## What you are asked to do
Repeat the lines below word for word, beginning at the line that has "From what can be seen here, list" and stopping after the line that has "from farthest to".

## Data lines
--------

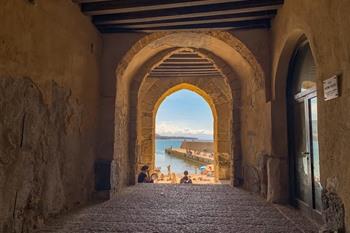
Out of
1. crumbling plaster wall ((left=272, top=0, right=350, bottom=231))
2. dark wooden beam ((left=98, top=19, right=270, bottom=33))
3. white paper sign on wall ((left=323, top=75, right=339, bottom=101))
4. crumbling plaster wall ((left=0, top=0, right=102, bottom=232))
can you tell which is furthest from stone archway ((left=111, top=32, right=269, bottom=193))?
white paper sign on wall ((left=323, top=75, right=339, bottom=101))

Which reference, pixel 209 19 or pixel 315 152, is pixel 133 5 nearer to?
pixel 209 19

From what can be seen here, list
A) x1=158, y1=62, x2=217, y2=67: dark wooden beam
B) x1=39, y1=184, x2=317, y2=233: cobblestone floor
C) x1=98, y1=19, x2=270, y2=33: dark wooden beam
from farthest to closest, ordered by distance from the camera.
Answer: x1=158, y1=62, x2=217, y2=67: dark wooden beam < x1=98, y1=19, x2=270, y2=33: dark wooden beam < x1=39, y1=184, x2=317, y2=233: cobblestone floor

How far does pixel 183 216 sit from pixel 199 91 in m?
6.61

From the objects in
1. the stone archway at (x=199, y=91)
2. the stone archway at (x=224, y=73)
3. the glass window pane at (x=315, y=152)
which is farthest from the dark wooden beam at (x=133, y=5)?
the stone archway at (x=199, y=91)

--------

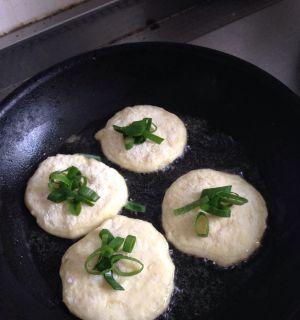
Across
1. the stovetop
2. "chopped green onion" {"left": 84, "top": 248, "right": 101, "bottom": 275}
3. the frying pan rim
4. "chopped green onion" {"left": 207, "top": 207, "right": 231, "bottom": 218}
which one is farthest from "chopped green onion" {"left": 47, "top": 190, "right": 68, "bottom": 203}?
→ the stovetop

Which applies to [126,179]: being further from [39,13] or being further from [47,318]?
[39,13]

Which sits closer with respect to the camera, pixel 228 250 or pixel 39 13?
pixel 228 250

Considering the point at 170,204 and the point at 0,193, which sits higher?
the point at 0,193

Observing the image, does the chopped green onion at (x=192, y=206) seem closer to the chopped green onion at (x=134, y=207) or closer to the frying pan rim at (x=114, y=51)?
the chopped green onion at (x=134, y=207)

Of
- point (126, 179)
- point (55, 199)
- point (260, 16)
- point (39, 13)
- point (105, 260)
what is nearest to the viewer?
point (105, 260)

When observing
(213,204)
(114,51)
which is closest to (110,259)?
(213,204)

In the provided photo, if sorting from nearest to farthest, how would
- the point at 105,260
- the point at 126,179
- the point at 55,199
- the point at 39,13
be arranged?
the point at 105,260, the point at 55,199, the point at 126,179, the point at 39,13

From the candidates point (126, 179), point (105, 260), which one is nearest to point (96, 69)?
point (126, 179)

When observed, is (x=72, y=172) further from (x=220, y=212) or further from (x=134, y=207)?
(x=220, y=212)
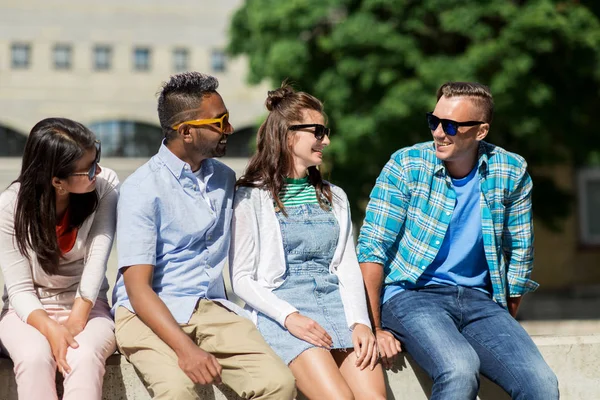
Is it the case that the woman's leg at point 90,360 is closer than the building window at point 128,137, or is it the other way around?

--------

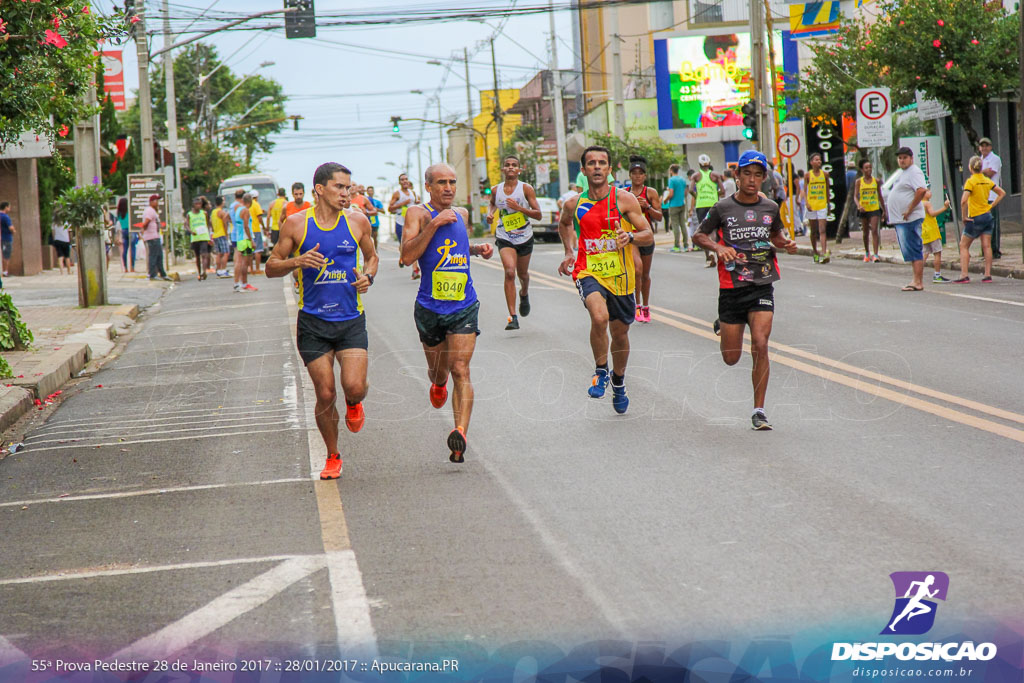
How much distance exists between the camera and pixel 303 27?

--------

## Exercise response
From what can be seen here, list
A) x1=158, y1=62, x2=217, y2=67: dark wooden beam
B) x1=39, y1=184, x2=317, y2=233: cobblestone floor
C) x1=98, y1=19, x2=270, y2=33: dark wooden beam
from farthest to closest, ordered by distance from the camera.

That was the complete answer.